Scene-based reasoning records
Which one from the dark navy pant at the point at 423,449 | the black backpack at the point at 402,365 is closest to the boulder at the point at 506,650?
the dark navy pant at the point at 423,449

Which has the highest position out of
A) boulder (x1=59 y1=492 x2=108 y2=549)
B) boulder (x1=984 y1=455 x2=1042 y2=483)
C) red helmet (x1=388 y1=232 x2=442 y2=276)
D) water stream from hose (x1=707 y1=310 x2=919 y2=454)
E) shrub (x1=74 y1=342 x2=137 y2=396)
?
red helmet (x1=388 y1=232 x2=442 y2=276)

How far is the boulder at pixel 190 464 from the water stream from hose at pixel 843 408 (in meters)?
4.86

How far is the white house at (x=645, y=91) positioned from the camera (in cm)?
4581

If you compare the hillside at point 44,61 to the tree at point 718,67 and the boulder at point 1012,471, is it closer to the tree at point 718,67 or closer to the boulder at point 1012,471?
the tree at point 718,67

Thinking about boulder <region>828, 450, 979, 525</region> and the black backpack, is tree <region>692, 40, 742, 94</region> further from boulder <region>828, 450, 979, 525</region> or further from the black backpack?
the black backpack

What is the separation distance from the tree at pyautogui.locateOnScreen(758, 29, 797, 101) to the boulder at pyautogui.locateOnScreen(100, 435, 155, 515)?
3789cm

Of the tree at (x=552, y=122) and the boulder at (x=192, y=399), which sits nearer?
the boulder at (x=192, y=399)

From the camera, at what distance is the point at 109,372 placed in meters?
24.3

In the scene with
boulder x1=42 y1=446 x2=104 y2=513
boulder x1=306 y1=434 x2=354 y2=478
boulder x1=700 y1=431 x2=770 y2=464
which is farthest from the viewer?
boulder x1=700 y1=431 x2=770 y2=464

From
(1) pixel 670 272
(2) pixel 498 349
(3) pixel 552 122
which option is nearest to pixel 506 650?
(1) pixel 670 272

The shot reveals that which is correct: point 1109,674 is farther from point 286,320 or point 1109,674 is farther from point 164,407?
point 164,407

- [Given problem]:
Please output every line of the material above without any changes.

- [Task result]:
Which one from the dark navy pant at the point at 423,449 | the black backpack at the point at 402,365 is closest to the boulder at the point at 506,650?
the dark navy pant at the point at 423,449

Which has the highest position out of
A) boulder (x1=59 y1=492 x2=108 y2=549)
B) boulder (x1=984 y1=455 x2=1042 y2=483)
C) red helmet (x1=388 y1=232 x2=442 y2=276)
D) water stream from hose (x1=707 y1=310 x2=919 y2=454)
E) shrub (x1=74 y1=342 x2=137 y2=396)
?
red helmet (x1=388 y1=232 x2=442 y2=276)

How far is the boulder at pixel 190 464 from the water stream from hose at pixel 843 408 (in meters)?
4.86

How far is the white house at (x=645, y=91) positioned from the camera (in cm)?
4581

If you compare the hillside at point 44,61 to the tree at point 718,67 and the boulder at point 1012,471, is it closer to the tree at point 718,67 or closer to the boulder at point 1012,471?
the tree at point 718,67

Thinking about boulder <region>828, 450, 979, 525</region> and the black backpack, is tree <region>692, 40, 742, 94</region> further from boulder <region>828, 450, 979, 525</region> or further from the black backpack?
the black backpack

What is the separation distance from the tree at pyautogui.locateOnScreen(758, 29, 797, 101) to the boulder at pyautogui.locateOnScreen(100, 435, 155, 515)?
3789cm

Of the tree at (x=552, y=122) and the boulder at (x=192, y=399), which sits nearer?
the boulder at (x=192, y=399)

From the camera, at what distance is the point at 109,372 placed in meters?
24.3

In the scene with
boulder x1=42 y1=446 x2=104 y2=513
boulder x1=306 y1=434 x2=354 y2=478
boulder x1=700 y1=431 x2=770 y2=464
which is farthest from the viewer?
boulder x1=700 y1=431 x2=770 y2=464

From
(1) pixel 670 272
(2) pixel 498 349
(3) pixel 552 122
which option is nearest to pixel 506 650?
(1) pixel 670 272

The shot reveals that which is correct: point 1109,674 is farther from point 286,320 or point 1109,674 is farther from point 164,407?
point 164,407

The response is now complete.